Davis became involved with the school in 2016 after finding what he believes is an example of the kind of education reform he has advocated for since the 1980s. 

“My belief was that Black children were capable of the highest levels of academic achievement,” Davis says. “T.M. Landry does not follow the traditional education model for education in Louisiana. It uses a radically different method. … It has gotten Black children into America’s top universities.”

Davis questions the motives of the teachers who approached the Times, claiming they intended to tarnish the school’s reputation for their own benefit. 

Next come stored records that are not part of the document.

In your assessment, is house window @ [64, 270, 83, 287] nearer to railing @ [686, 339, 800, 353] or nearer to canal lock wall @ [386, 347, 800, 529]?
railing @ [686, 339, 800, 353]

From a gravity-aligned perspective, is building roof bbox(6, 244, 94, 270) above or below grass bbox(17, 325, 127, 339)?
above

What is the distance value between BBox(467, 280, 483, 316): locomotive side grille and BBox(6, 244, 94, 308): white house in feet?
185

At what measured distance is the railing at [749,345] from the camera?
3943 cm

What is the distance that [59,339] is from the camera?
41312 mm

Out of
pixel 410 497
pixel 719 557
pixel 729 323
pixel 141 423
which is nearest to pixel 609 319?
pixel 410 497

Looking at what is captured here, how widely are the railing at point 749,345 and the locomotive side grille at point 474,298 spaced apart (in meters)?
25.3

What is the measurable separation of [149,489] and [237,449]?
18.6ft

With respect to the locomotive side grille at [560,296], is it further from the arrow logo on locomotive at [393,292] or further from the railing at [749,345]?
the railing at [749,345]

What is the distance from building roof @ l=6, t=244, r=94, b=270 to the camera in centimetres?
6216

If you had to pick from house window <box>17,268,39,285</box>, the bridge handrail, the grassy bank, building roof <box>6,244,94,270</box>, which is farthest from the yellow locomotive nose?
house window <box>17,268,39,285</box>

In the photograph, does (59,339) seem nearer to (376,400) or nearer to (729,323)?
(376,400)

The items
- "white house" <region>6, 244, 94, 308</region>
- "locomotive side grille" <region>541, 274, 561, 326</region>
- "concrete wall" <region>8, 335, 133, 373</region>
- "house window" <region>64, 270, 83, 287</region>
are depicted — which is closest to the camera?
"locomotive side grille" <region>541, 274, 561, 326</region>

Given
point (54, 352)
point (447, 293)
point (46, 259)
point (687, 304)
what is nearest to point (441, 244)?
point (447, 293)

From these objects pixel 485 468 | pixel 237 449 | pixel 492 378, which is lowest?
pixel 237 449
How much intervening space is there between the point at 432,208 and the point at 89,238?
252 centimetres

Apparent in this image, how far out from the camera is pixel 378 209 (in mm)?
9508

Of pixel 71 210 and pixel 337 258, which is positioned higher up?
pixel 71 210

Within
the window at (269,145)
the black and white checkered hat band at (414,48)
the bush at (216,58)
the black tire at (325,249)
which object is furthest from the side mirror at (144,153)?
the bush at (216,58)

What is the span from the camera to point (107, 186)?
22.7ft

Indeed the school’s success was derailed by the Times story and the coverage that followed. At the time, T.M. Landry was planning to expand to Baton Rouge, Davis says. Now the school’s Lafayette and Breaux Bridge locations are shuttered, and it’s running out of Mike Landry’s home. Enrollment has shrunk severely. 

“The community does not believe that Black [children], especially Black children that are zoned for poor Black schools, are capable of the highest academic achievement,” Davis says. “The reputation of T.M. Landry was destroyed. I’ll be honest with you, to most people in Lafayette right now man, Black people and white people, T.M. Landry is a scumbag,” he adds. 

Accepted offers an intimate moment of reflection as students head to college or choose to take time off to reconfigure. The film puts their testimonies front and center, as they probe for meaning in what they went through. 

“Too often in our society, we view education of Black children as a philanthropic enterprise. We see education as a gift to be bestowed upon Black students instead of as a public good to be accessed,” writes T.M. Landry graduate Alicia Simon, one the students profiled in the film, in her college essay. 

“We celebrate miracle schools as a remedy for centuries of inequality, casting away all criticisms. T.M. Landry was supposed to be the remedy to America’s education crisis but it actually turned out to be part of the problem.”